DATA SHOWN:

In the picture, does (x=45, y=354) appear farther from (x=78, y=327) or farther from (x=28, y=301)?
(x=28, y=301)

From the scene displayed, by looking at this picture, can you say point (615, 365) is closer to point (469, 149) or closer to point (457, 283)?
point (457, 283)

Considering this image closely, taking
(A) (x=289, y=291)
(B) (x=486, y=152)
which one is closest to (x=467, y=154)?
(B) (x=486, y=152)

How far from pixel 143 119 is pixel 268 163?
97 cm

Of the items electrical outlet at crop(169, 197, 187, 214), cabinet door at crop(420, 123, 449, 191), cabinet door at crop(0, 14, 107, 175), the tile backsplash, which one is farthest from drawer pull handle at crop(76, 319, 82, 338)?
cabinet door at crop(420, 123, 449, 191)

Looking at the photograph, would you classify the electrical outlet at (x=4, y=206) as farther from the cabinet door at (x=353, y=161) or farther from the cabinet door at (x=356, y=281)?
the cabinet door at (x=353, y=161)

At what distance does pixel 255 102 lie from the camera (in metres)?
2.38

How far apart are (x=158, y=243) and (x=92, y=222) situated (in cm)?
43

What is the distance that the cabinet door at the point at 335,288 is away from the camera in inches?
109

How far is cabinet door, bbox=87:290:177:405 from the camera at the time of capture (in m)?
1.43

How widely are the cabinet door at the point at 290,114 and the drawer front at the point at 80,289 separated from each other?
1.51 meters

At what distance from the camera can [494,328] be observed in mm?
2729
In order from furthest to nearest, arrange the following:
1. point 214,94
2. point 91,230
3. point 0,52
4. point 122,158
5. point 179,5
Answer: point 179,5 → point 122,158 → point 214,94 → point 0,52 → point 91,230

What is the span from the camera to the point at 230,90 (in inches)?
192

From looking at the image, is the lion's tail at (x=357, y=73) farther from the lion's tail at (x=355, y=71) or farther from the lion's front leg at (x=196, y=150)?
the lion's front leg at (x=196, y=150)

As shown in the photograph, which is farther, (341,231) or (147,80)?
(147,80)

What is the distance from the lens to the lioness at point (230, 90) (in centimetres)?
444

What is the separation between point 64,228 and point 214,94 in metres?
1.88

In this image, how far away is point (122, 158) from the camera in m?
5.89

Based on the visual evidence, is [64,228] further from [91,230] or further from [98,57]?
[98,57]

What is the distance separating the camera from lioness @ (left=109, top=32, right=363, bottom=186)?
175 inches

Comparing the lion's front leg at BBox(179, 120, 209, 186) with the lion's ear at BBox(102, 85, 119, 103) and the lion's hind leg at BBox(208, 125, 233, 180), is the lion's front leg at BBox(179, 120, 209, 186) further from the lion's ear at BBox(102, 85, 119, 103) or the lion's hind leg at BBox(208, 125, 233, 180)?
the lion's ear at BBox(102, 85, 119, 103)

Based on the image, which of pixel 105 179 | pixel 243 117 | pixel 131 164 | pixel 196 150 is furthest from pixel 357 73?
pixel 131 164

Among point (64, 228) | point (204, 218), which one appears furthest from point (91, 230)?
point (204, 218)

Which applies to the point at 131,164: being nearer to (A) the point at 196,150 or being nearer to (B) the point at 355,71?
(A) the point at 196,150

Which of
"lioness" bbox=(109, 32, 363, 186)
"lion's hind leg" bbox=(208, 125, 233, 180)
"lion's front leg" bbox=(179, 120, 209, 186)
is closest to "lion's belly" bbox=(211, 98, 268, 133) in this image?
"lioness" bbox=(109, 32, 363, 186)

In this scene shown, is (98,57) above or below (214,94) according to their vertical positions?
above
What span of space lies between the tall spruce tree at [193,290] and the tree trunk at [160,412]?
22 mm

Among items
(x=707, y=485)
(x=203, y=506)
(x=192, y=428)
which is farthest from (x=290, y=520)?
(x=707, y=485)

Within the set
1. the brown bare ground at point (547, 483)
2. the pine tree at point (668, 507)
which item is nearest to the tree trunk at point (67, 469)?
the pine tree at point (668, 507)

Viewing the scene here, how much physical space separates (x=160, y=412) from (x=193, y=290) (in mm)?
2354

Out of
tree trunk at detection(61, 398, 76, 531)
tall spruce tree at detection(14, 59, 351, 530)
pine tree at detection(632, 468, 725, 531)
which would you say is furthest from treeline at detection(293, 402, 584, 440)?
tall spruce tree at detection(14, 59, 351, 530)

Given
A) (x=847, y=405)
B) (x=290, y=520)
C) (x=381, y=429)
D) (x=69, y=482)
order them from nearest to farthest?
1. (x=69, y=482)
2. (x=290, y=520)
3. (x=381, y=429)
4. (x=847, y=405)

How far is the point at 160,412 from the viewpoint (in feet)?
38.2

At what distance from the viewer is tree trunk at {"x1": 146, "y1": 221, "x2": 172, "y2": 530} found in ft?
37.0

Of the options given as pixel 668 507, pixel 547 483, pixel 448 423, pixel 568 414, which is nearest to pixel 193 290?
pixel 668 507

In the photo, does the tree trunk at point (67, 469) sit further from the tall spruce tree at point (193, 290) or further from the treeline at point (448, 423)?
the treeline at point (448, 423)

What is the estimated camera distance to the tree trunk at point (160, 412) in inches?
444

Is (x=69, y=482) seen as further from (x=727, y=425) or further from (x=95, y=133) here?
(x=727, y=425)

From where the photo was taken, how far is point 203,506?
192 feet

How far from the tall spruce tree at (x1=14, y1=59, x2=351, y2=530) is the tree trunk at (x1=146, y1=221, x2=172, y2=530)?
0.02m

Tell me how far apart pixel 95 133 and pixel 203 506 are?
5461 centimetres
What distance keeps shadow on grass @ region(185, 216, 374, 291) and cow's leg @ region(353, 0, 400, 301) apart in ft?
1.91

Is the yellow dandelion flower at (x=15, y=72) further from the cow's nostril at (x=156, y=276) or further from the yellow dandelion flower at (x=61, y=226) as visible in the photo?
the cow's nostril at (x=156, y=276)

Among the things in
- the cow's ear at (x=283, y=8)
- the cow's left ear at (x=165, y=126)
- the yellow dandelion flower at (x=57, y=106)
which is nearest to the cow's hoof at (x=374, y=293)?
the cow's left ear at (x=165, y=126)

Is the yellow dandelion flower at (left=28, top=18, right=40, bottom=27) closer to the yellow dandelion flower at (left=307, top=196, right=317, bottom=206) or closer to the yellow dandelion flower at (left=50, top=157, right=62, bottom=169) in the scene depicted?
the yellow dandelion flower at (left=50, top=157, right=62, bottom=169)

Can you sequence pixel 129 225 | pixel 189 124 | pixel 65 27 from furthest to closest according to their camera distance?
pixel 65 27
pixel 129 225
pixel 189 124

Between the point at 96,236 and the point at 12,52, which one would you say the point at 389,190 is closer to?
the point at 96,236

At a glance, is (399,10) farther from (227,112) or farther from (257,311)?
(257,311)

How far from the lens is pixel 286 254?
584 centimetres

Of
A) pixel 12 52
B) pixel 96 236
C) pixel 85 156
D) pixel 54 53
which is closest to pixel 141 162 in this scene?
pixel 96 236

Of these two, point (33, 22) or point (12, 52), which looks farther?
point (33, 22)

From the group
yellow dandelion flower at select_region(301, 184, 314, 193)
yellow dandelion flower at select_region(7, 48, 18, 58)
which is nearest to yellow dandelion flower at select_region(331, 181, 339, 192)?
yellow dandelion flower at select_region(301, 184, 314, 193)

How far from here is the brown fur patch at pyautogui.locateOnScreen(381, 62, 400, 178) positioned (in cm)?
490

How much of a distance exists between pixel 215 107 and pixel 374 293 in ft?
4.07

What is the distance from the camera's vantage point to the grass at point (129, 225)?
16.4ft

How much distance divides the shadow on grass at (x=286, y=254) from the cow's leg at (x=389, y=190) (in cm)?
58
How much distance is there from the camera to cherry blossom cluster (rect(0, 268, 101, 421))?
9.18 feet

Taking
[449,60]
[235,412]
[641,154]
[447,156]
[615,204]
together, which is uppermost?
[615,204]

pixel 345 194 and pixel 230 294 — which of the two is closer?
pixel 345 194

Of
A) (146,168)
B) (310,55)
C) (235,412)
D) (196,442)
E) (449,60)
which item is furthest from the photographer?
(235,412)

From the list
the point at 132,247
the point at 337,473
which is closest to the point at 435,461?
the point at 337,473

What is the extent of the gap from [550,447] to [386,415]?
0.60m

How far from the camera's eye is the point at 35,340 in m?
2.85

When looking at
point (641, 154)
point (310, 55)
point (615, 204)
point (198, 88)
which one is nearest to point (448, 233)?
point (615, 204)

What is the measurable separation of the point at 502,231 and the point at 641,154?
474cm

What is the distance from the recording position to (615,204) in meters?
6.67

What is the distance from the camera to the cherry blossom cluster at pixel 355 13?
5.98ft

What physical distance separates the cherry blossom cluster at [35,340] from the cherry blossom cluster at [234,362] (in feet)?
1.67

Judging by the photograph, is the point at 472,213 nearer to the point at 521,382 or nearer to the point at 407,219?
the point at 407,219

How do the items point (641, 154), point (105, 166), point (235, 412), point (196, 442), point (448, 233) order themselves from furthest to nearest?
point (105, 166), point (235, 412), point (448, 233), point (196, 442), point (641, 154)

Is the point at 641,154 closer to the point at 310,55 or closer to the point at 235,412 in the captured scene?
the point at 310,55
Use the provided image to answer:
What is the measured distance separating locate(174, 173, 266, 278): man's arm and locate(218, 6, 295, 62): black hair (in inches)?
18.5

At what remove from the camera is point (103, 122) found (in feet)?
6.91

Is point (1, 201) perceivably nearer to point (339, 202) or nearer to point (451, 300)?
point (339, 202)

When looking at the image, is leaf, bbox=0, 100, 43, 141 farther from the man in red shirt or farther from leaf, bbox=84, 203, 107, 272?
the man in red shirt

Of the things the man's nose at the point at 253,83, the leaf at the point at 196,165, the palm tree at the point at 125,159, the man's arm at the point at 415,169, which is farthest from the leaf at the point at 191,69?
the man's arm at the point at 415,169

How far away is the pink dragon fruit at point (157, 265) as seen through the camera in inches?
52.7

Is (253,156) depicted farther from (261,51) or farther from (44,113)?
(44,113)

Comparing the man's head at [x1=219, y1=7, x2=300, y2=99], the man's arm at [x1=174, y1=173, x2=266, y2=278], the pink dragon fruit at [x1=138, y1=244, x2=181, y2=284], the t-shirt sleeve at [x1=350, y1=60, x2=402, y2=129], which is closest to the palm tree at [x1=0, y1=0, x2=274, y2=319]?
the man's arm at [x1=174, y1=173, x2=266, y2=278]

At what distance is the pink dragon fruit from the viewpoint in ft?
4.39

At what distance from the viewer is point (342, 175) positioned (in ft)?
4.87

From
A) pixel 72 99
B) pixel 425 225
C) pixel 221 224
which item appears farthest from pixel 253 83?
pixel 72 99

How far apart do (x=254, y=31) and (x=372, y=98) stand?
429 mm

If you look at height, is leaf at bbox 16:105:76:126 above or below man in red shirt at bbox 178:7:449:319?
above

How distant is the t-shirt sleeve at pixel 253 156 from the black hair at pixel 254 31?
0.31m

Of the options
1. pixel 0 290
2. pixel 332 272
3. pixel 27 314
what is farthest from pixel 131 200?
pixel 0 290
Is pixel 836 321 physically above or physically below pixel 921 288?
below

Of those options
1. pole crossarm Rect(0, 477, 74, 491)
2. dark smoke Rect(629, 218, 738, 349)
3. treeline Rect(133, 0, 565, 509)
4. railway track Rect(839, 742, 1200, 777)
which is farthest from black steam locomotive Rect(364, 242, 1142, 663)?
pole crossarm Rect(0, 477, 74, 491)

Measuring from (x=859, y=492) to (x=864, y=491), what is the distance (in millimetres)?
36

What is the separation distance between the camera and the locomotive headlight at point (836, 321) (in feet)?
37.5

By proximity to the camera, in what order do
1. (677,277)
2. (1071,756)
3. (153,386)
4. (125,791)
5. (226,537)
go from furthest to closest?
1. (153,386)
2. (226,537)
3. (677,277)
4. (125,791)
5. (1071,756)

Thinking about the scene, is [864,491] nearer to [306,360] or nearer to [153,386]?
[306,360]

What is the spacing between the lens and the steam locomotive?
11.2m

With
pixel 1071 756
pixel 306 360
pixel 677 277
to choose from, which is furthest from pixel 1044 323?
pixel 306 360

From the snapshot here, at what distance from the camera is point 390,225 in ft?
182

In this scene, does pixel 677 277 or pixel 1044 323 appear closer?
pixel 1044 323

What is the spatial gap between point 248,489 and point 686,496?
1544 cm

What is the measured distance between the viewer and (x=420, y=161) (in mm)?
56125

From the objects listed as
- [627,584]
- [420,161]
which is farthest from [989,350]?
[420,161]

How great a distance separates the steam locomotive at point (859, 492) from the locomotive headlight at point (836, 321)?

REQUIRED WORK: Reproduce the lines of the entries above exactly, but only from the line containing "At what distance from the viewer is point" through the final line.

FULL SOLUTION:
At what distance from the viewer is point (342, 175) positioned (in ft)?
4.87

From
A) pixel 72 99
B) pixel 425 225
C) pixel 221 224
which item appears farthest from pixel 253 83?
pixel 72 99

How far apart do (x=254, y=31) and (x=372, y=98) stand?
429 mm

If you look at height, is leaf at bbox 16:105:76:126 above or below man in red shirt at bbox 178:7:449:319?
above

How distant is the t-shirt sleeve at pixel 253 156 from the black hair at pixel 254 31?
0.31m

Of the options
1. pixel 0 290
2. pixel 332 272
3. pixel 27 314
what is farthest from pixel 131 200?
pixel 0 290
Is pixel 836 321 physically above or physically below pixel 921 288?
below

Of those options
1. pole crossarm Rect(0, 477, 74, 491)
2. dark smoke Rect(629, 218, 738, 349)
3. treeline Rect(133, 0, 565, 509)
4. railway track Rect(839, 742, 1200, 777)
which is farthest from black steam locomotive Rect(364, 242, 1142, 663)?
pole crossarm Rect(0, 477, 74, 491)

Measuring from (x=859, y=492) to (x=864, y=491), what is the distance (in millimetres)?
36

What is the separation distance between the camera and the locomotive headlight at point (836, 321) (in feet)?
37.5

By proximity to the camera, in what order do
1. (677,277)
2. (1071,756)
3. (153,386)
4. (125,791)
5. (226,537)
go from furthest to closest?
1. (153,386)
2. (226,537)
3. (677,277)
4. (125,791)
5. (1071,756)

Thinking about the scene, is [864,491] nearer to [306,360] or nearer to [153,386]?
[306,360]

What is the spacing between the lens and the steam locomotive?
11.2m

With
pixel 1071 756
pixel 306 360
pixel 677 277
to choose from, which is furthest from pixel 1044 323?
pixel 306 360

From the snapshot here, at what distance from the camera is point 390,225 in ft?
182

In this scene, does pixel 677 277 or pixel 1044 323 appear closer?
pixel 1044 323

What is the spatial gap between point 248,489 and point 686,496?
1544 cm

What is the measured distance between the viewer and (x=420, y=161) (in mm)?
56125

From the objects listed as
- [627,584]
- [420,161]
which is farthest from [989,350]?
[420,161]

How great a distance separates the steam locomotive at point (859, 492) from the locomotive headlight at point (836, 321)?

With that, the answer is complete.